■ About this task ■
Starting at the line that contains "Spinothalamic Tract - Ascending" in the listing below, write out every line word for word until you have written the line that contains "Adopt A Pet :: Lamar - San Francisco, CA".

The data START

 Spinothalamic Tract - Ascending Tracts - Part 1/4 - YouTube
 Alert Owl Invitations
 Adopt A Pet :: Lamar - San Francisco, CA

The data END
The data START

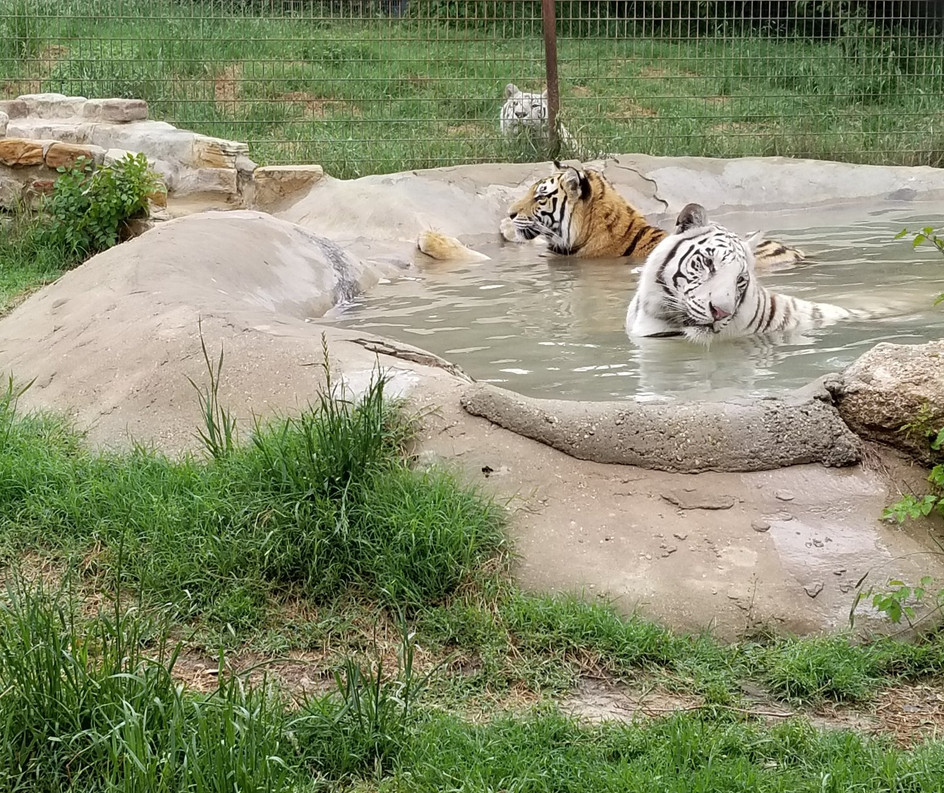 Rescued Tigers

The data END
The data START

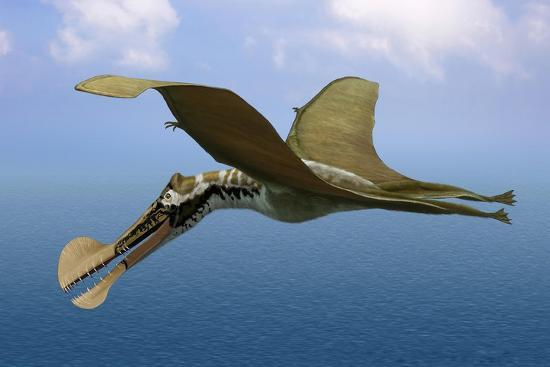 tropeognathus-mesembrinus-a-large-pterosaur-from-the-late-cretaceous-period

The data END

■ Problem solution ■
 Spinothalamic Tract - Ascending Tracts - Part 1/4 - YouTube
 Alert Owl Invitations
 Adopt A Pet :: Lamar - San Francisco, CA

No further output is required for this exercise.